Seis meses depois do episódio, Dr. Fernando organizou uma reunião de condomínio inusitada. Levantou-se e, diante de todos os moradores, contou sua história. Falou sobre a depressão, sobre a noite em que quase morreu, sobre como a "bondade excessiva" de José havia literalmente salvado sua vida. "Vocês sabem o que descobri?", perguntou, olhando para José, que estava vermelho de constrangimento no fundo do salão. "Que existe uma diferença entre ser ingênuo e ser humano. José nunca foi ingênuo. José sempre foi humano."
A partir daquela noite, o prédio se transformou. As pessoas começaram a se cumprimentar nos corredores, a perguntar umas pelas outras, a oferecer ajuda sem prévia solicitação. Dona Margarida, de oitenta e cinco anos, que vivia sozinha, passou a receber visitas regulares dos vizinhos. O casal do 503 conseguiu resolver seus problemas com a ajuda e compreensão dos outros moradores. As crianças do prédio ganharam uma rede de proteção informal, com adultos que realmente se importavam com seu bem-estar.
"Sabe o que aconteceu, José?", disse Dr. Fernando, alguns meses depois, durante uma conversa na portaria. "Suas boas intenções foram contagiosas. Você nos ensinou que é possível viver de forma diferente." José, como sempre, sorriu timidamente e mudou de assunto, mas por dentro sentia uma satisfação que ia muito além da vaidade pessoal.
Severino, o porteiro noturno que sempre criticava a "ingenuidade" de José, foi testemunha dessa transformação. "Eu não entendo", confessou uma manhã. "Como é que você sempre soube que valia a pena?" José pensou por um momento antes de responder: "Não sei se sempre soube, Severino. Na verdade nunca parei para avaliar isso. Aprendi a agir dessa forma com minha mãezinha, que Deus a tenha. Ela sempre me dizia que o mundo já tem maldade suficiente. Que nossa obrigação é acrescentar bondade, não mais dureza."

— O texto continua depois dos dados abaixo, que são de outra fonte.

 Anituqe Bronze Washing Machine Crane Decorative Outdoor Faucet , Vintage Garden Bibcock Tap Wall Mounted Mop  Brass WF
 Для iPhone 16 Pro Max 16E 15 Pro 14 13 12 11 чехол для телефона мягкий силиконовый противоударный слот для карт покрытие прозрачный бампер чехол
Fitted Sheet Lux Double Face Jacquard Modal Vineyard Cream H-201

A história de José se espalhou para outros prédios do bairro. Porteiros de edifícios vizinhos começaram a visitá-lo para entender como ele havia conseguido criar aquela atmosfera de comunidade. "Não tem segredo", explicava, oferecendo café para os colegas. "É só lembrar que por trás de cada apartamento tem gente igual à gente, com os mesmos medos, as mesmas alegrias, as mesmas necessidades."
Hoje, cinco anos depois daquela noite que quase terminou em tragédia, o prédio onde José trabalha é conhecido no bairro como "o prédio mais feliz da rua". Não porque as pessoas que moram lá são mais ricas ou mais bem-sucedidas, mas porque aprenderam algo que José sempre soube: que boas intenções, quando genuínas, têm o poder de transformar não apenas a vida de quem as recebe, mas principalmente a vida de quem as oferece.

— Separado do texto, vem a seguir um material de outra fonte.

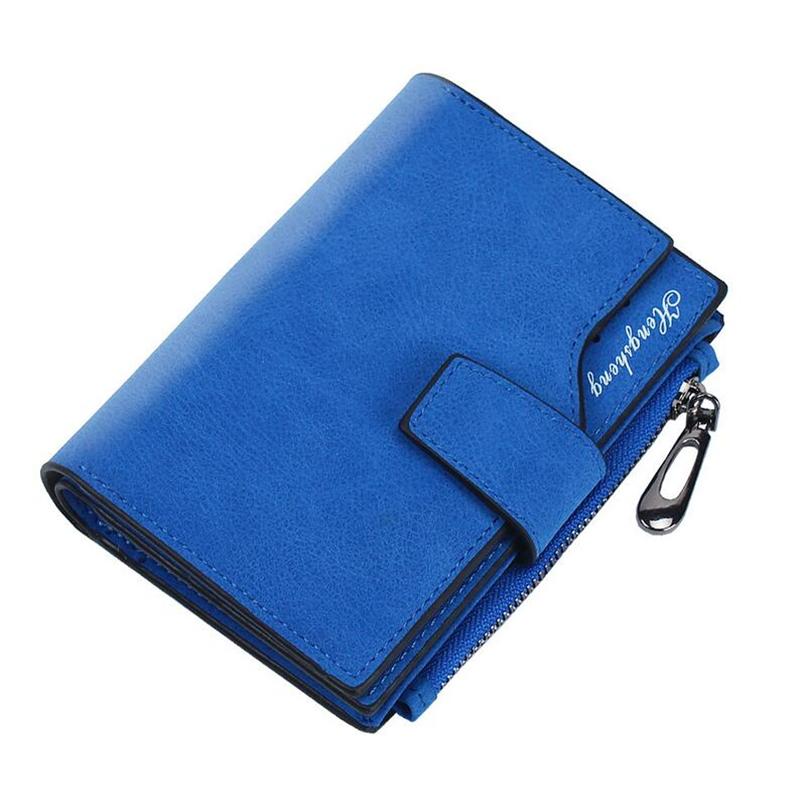 New Women's Wallet PU Leather Short Wallet Made of PU Leather Female Purses Card Holder Foldable Portable Lady Coin Purses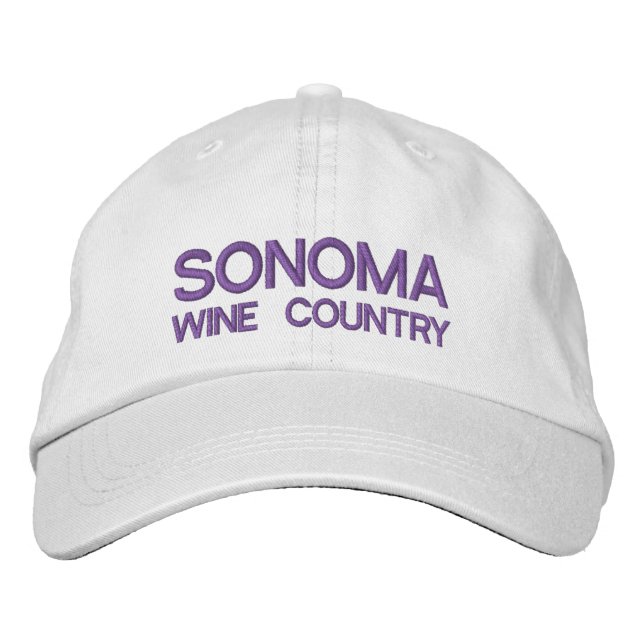 Sonoma wine Country Adjustable Hat (Front)
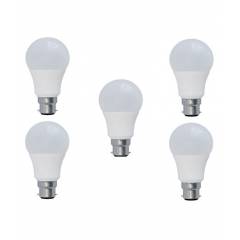 Syska 15W B-22 White LED Bulbs (Pack of 5)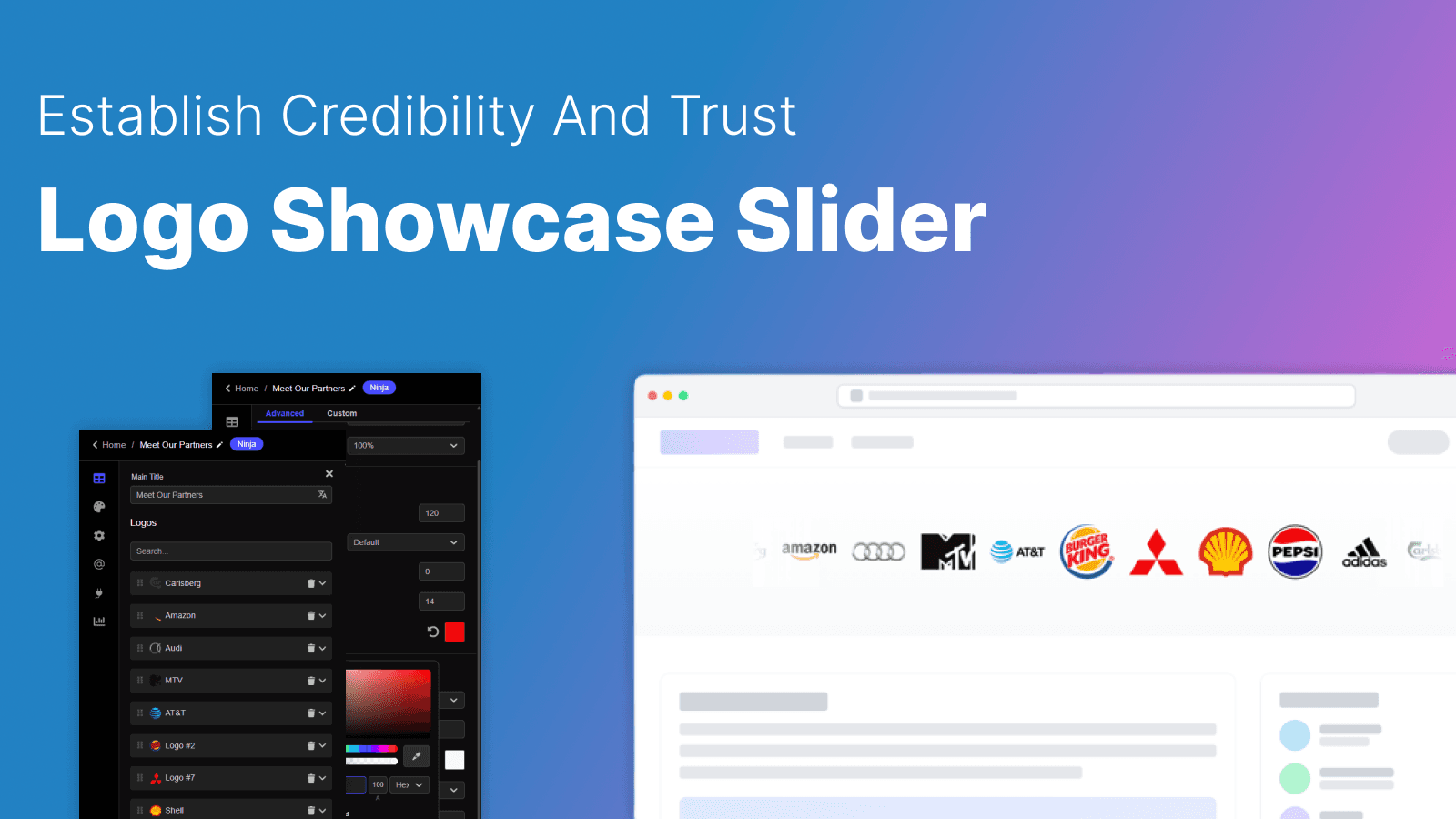 Establish Credibility With a Logo Showcase of Clients & Partners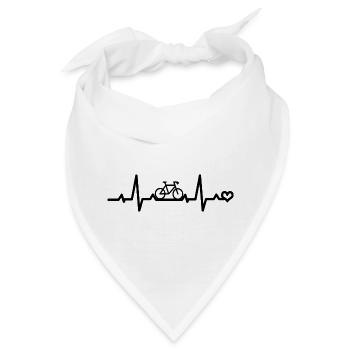Fahrrad EKG - Bandana - Weiß - Vorne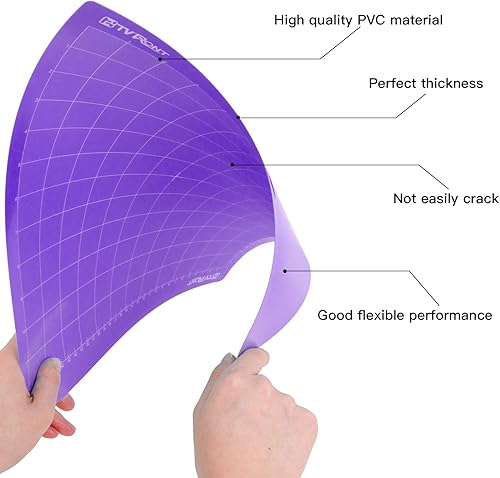 Miniatura 22 de HTVRONT Alfombrilla de corte de agarre estándar, paquete de 6 alfombrillas de corte de 12 x 12 pulgadas, compatibles con Cricut Maker 3/Maker Verde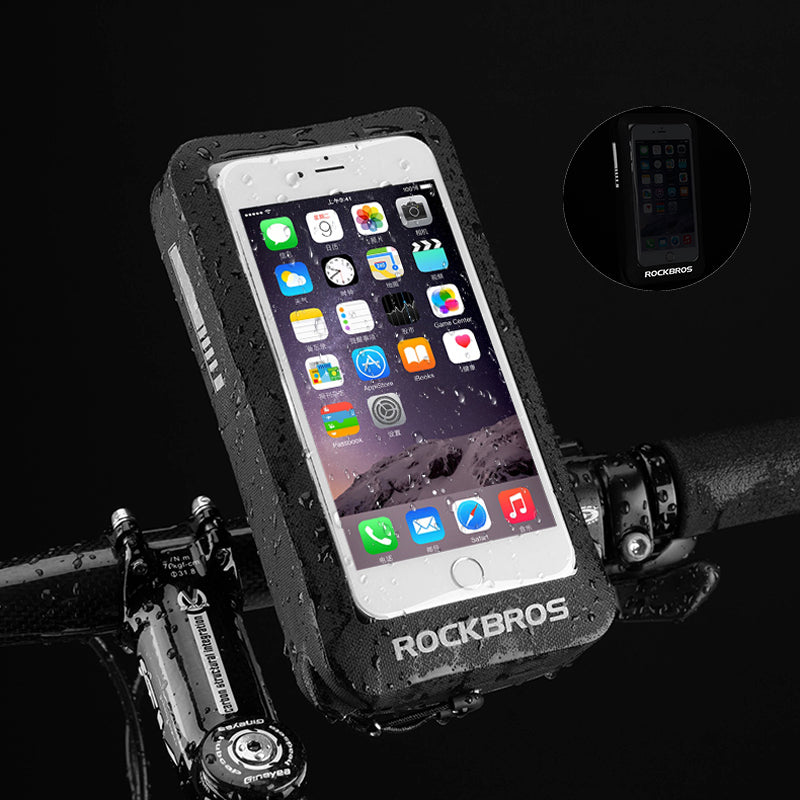 Bicycle phone holder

Dr. Fernando nunca mais teve uma crise depressiva, porque entendeu que não estava sozinho no mundo. Dona Eulália, aos noventa anos, continua morando sozinha, mas nunca mais encarou a solidão. As crianças do prédio cresceram sabendo que tinham dezenas de "tios" e "tias" que se importavam com elas.

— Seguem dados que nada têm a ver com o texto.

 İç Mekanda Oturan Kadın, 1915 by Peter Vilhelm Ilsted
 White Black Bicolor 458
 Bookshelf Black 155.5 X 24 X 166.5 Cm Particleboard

"Sabe qual é a diferença entre boa intenção e ingenuidade?", José me disse, quando fui entrevistá-lo para esta crônica. "Ingenuidade é acreditar que todo mundo é bonzinho. Boa intenção é saber que nem todo mundo é bonzinho, mas escolher ser mesmo assim."
E talvez seja essa a grande lição que José nos ensina: que boas intenções não são sinais de fraqueza ou estupidez, mas manifestações de uma força que poucos têm coragem de exercer. A força de continuar acreditando na bondade humana, mesmo quando o mundo insiste em provar o contrário. A força de continuar plantando flores, mesmo sabendo que algumas não vão brotar.
O inferno pode até estar cheio de boas intenções, que não deram certo, mas o paraíso certamente está cheio de boas intenções que transformaram o mundo, uma pessoa por vez. E José, com seus sessenta e dois anos, é prova viva de que ainda vale a pena apostar na bondade humana.
Mesmo quando todos te rotulam como ingênuo.
Principalmente quando todos te rotulam como ingênuo.